Copy out the items below word for word, from their start through the line containing "2554 millimetres", including that line, and leave the pictures out.

####

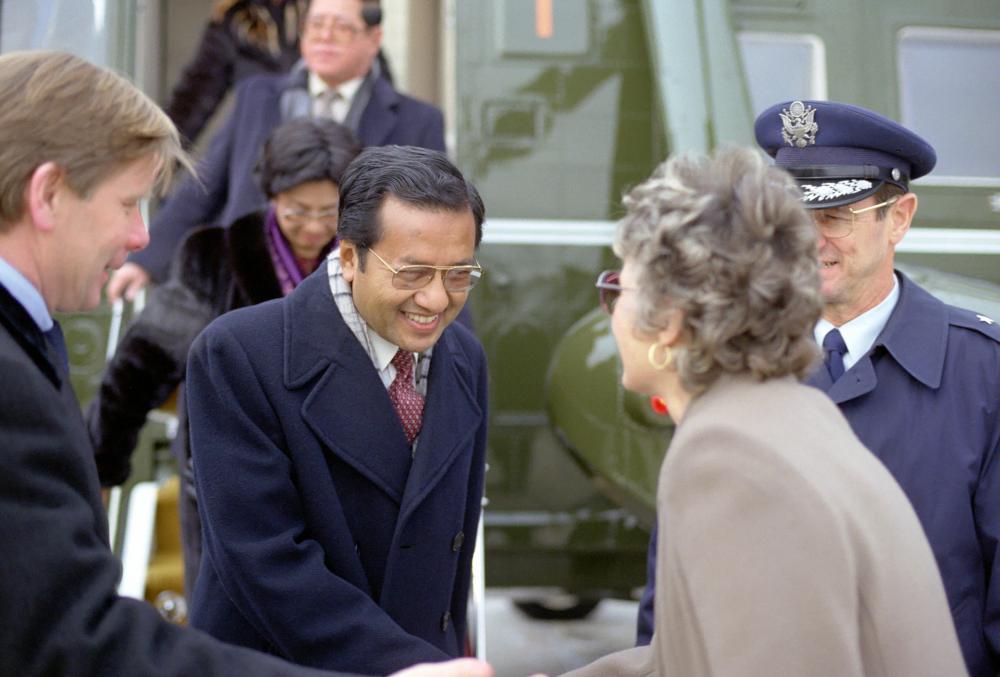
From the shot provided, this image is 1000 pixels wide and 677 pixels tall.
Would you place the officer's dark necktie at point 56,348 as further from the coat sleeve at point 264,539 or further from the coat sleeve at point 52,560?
the coat sleeve at point 264,539

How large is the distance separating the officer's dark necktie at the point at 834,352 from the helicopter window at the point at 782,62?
2554 millimetres

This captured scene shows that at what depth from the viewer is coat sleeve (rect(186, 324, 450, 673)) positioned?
2336 mm

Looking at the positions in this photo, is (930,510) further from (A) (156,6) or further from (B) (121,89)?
(A) (156,6)

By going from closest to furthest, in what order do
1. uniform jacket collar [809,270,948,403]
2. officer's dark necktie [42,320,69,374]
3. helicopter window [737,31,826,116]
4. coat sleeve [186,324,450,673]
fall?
officer's dark necktie [42,320,69,374]
coat sleeve [186,324,450,673]
uniform jacket collar [809,270,948,403]
helicopter window [737,31,826,116]

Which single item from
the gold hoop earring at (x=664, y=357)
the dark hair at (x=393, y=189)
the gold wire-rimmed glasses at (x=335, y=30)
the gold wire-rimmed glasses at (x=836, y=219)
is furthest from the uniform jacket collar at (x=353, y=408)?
the gold wire-rimmed glasses at (x=335, y=30)

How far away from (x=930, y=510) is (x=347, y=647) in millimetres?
1117

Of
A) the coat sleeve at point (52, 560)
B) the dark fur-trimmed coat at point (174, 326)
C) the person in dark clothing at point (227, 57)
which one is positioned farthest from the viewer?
the person in dark clothing at point (227, 57)

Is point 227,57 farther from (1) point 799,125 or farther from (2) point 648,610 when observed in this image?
(2) point 648,610

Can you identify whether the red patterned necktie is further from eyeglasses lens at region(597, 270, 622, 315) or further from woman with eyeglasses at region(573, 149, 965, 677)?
woman with eyeglasses at region(573, 149, 965, 677)

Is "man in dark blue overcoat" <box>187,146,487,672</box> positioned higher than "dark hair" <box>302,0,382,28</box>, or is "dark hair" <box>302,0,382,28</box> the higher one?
"dark hair" <box>302,0,382,28</box>

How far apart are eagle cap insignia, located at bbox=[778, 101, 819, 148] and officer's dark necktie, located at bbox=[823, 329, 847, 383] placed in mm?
447

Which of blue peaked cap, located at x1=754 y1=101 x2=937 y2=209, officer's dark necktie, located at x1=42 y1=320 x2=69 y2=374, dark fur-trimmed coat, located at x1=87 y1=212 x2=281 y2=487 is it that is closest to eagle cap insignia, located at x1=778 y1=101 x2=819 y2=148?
blue peaked cap, located at x1=754 y1=101 x2=937 y2=209

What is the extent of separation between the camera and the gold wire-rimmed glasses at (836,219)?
2.69 metres

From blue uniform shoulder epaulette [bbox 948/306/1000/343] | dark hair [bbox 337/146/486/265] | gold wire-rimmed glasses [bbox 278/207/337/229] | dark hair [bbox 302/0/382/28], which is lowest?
blue uniform shoulder epaulette [bbox 948/306/1000/343]
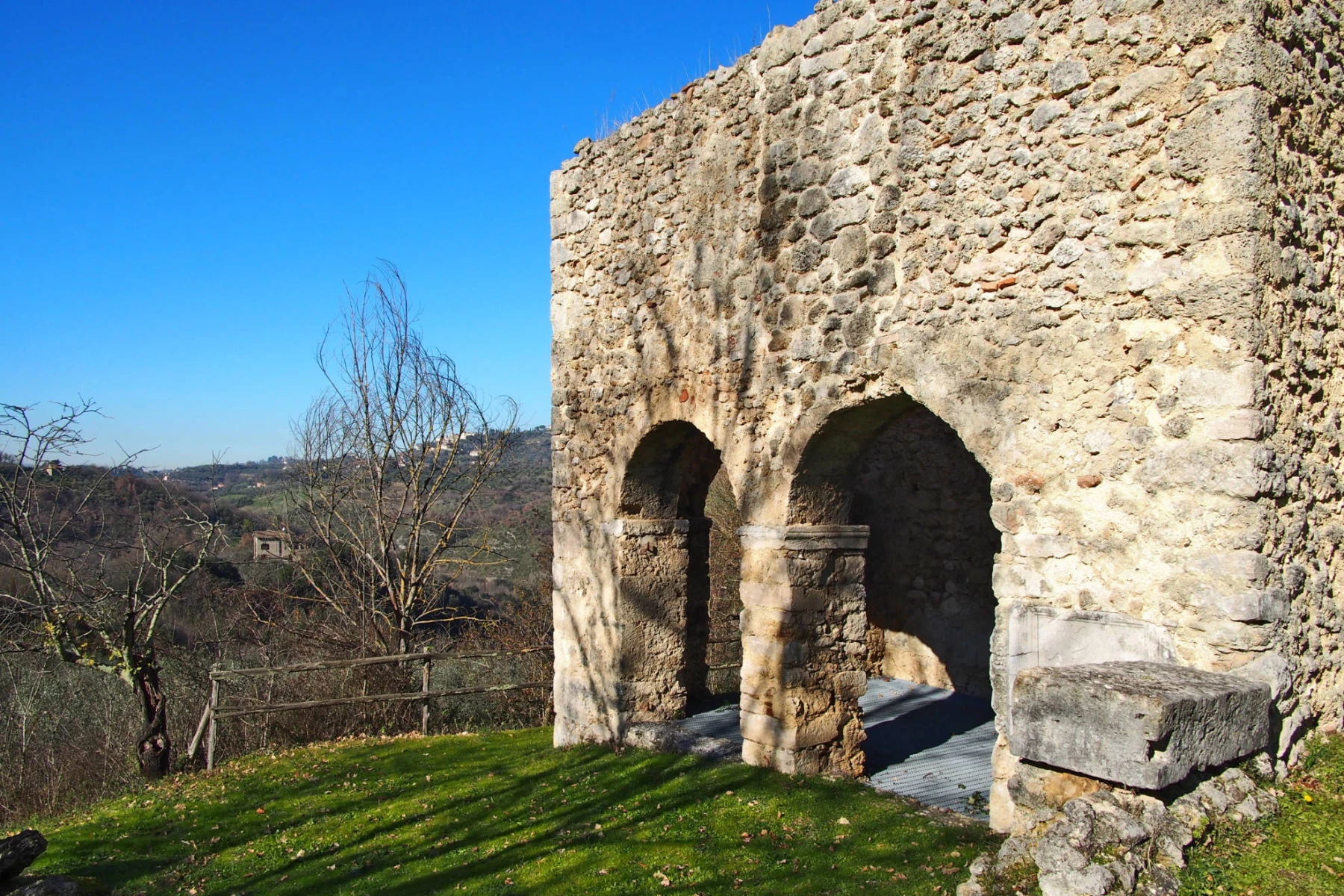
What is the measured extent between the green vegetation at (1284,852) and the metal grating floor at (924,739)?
Answer: 2148 mm

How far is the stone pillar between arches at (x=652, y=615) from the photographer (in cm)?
745

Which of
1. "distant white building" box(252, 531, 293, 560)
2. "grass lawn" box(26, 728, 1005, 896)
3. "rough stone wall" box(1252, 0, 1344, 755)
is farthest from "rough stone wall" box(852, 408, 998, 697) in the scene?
"distant white building" box(252, 531, 293, 560)

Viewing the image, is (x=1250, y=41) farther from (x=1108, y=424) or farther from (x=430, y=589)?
(x=430, y=589)

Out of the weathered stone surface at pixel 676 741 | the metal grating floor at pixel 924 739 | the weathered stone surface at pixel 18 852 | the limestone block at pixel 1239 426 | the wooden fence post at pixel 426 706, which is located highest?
the limestone block at pixel 1239 426

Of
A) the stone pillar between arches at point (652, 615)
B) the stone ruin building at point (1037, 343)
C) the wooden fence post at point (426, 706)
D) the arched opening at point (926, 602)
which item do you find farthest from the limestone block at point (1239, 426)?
the wooden fence post at point (426, 706)

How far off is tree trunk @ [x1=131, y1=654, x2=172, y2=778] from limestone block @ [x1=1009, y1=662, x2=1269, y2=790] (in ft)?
29.3

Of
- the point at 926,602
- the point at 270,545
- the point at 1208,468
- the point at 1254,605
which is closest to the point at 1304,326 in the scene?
the point at 1208,468

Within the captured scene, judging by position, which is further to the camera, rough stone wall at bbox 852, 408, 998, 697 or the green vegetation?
rough stone wall at bbox 852, 408, 998, 697

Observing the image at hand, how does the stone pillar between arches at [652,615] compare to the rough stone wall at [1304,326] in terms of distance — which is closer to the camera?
the rough stone wall at [1304,326]

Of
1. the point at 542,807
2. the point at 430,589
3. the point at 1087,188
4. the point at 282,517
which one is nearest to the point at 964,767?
the point at 542,807

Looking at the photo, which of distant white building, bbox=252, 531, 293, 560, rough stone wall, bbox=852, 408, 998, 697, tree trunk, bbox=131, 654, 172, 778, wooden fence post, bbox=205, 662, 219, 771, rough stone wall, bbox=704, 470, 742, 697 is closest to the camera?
rough stone wall, bbox=852, 408, 998, 697

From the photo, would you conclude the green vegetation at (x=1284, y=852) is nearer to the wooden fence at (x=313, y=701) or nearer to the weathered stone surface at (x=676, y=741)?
the weathered stone surface at (x=676, y=741)

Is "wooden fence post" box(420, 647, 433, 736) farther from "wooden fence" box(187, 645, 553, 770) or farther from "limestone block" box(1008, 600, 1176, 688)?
"limestone block" box(1008, 600, 1176, 688)

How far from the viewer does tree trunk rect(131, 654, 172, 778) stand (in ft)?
30.3
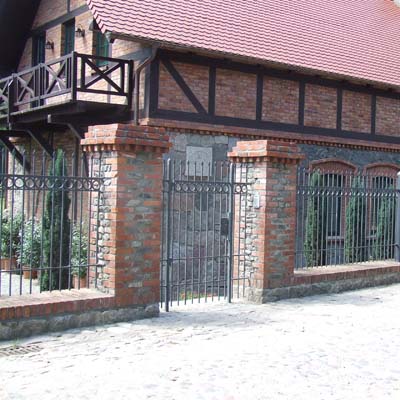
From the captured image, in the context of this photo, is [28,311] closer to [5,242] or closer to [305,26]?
[5,242]

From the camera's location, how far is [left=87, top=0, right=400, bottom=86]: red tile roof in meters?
11.6

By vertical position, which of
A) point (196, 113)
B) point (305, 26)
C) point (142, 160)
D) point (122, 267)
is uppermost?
point (305, 26)

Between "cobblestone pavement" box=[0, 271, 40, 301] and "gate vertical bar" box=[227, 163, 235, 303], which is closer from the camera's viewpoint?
"gate vertical bar" box=[227, 163, 235, 303]

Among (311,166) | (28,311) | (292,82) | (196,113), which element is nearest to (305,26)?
(292,82)

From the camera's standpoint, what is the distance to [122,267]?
23.6 feet

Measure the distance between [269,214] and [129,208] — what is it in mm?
2350

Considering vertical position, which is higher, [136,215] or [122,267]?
[136,215]

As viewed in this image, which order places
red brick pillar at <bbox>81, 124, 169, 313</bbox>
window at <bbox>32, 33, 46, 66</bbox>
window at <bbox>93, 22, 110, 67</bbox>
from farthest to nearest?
window at <bbox>32, 33, 46, 66</bbox> < window at <bbox>93, 22, 110, 67</bbox> < red brick pillar at <bbox>81, 124, 169, 313</bbox>

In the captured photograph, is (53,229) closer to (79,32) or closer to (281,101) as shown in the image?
(79,32)

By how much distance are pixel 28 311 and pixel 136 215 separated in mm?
1676

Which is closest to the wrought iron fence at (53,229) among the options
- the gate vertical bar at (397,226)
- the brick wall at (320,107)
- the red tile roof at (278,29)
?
the red tile roof at (278,29)

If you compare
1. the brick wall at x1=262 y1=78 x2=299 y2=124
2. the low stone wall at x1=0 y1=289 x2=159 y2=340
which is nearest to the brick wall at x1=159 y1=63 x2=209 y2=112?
the brick wall at x1=262 y1=78 x2=299 y2=124

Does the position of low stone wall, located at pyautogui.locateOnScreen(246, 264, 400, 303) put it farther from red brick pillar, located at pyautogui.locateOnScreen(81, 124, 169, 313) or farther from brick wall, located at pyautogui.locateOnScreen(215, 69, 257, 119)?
brick wall, located at pyautogui.locateOnScreen(215, 69, 257, 119)

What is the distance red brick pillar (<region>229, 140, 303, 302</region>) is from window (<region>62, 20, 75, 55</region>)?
297 inches
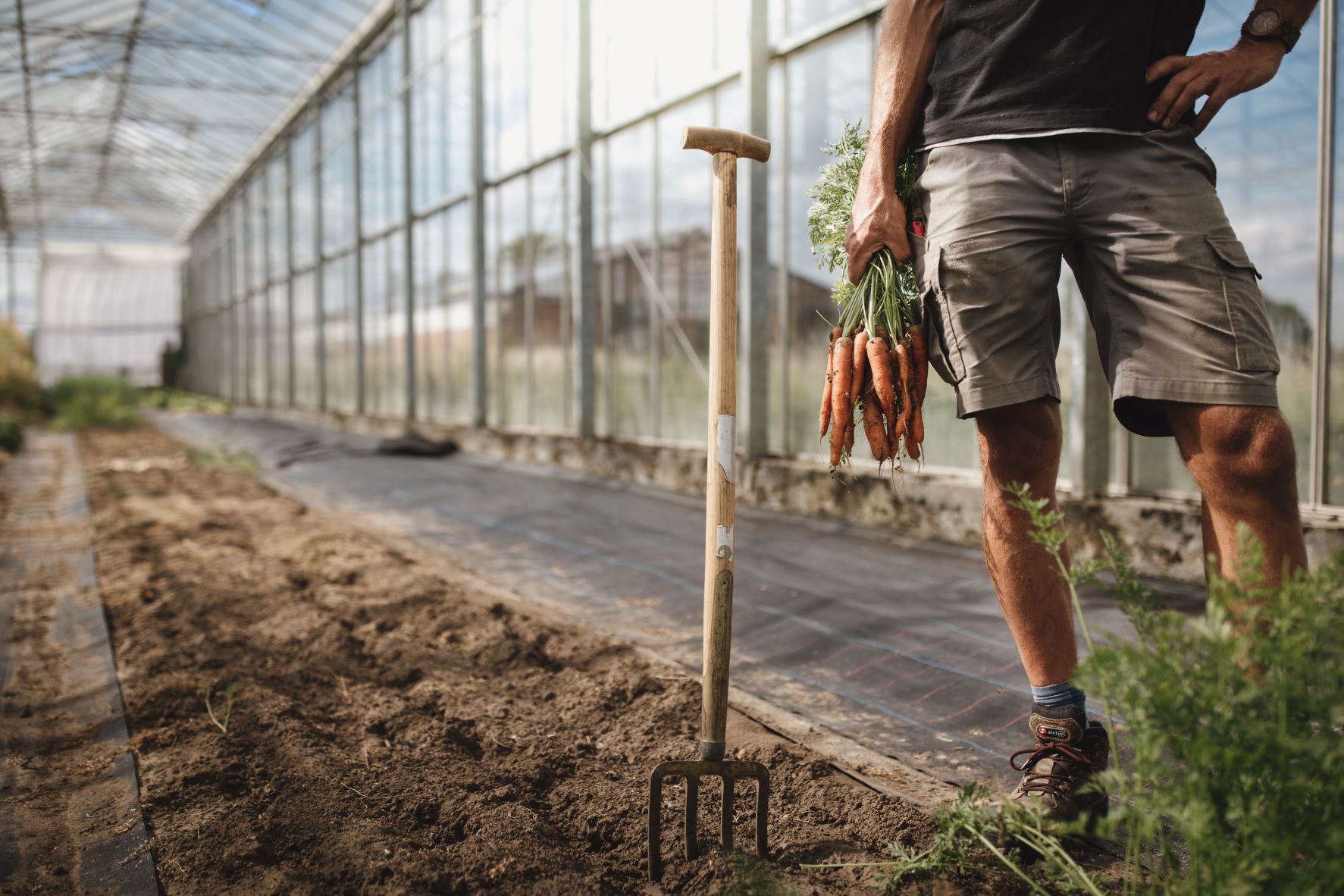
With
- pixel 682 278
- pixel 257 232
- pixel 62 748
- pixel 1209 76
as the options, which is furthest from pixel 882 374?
pixel 257 232

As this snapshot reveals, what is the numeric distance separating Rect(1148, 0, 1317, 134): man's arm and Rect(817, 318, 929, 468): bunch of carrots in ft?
1.56

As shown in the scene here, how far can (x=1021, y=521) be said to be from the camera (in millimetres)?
1534

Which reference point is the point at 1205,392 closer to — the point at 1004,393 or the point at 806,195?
the point at 1004,393

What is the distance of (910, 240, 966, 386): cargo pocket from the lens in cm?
151

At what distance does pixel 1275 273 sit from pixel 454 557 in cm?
332

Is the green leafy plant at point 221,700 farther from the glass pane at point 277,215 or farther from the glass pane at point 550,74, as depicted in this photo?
the glass pane at point 277,215

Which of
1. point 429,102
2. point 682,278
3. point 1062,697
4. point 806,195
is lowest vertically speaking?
point 1062,697

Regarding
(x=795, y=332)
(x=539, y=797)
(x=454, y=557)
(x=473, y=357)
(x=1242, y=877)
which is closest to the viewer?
(x=1242, y=877)

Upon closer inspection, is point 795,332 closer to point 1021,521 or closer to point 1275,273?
point 1275,273

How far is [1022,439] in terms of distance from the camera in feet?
4.99

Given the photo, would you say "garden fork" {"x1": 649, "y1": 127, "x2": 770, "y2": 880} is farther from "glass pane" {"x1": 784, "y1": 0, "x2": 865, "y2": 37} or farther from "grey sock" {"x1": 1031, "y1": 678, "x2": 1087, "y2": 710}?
"glass pane" {"x1": 784, "y1": 0, "x2": 865, "y2": 37}

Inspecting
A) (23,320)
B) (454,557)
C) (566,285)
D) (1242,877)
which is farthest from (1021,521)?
(23,320)

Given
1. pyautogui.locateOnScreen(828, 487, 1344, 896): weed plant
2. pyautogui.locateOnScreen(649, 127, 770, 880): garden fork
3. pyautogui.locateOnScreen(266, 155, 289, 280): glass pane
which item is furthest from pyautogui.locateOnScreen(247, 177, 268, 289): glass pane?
pyautogui.locateOnScreen(828, 487, 1344, 896): weed plant

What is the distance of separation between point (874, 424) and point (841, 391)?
77mm
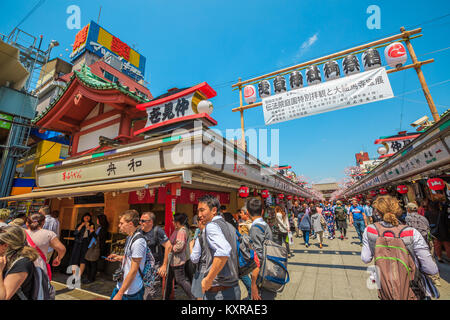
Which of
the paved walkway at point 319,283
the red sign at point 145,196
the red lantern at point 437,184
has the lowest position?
the paved walkway at point 319,283

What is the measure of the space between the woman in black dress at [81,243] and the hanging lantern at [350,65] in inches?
431

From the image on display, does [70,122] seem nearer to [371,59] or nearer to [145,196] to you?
[145,196]

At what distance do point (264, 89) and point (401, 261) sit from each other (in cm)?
802

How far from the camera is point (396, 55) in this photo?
22.9 ft

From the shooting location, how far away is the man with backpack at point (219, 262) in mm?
2213

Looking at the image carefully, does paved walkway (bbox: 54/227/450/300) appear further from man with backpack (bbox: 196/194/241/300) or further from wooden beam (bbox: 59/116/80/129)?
wooden beam (bbox: 59/116/80/129)

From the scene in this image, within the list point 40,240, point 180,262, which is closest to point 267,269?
point 180,262

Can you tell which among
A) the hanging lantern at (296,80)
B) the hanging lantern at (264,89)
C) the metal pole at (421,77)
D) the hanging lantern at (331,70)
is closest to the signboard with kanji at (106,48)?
the hanging lantern at (264,89)

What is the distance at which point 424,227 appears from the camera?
18.0 ft

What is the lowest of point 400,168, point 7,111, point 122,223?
point 122,223

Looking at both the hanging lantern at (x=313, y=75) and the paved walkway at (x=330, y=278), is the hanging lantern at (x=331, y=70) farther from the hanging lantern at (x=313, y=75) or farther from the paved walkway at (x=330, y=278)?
the paved walkway at (x=330, y=278)
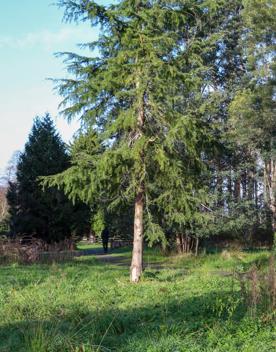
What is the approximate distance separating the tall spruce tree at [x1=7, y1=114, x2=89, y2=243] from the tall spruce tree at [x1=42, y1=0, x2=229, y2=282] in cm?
1296

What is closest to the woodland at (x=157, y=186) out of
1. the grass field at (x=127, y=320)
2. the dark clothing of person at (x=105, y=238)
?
the grass field at (x=127, y=320)

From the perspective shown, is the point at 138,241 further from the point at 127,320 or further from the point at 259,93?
the point at 259,93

####

* Solution *
From the shot provided, this image is 1000 pixels wide and 677 pixels tall.
Would you place the officer's dark necktie at point 56,348 as further from the coat sleeve at point 264,539 or further from the coat sleeve at point 52,560?
the coat sleeve at point 264,539

How large is the distance separating the officer's dark necktie at the point at 834,352 from the helicopter window at the point at 782,62?
2554 millimetres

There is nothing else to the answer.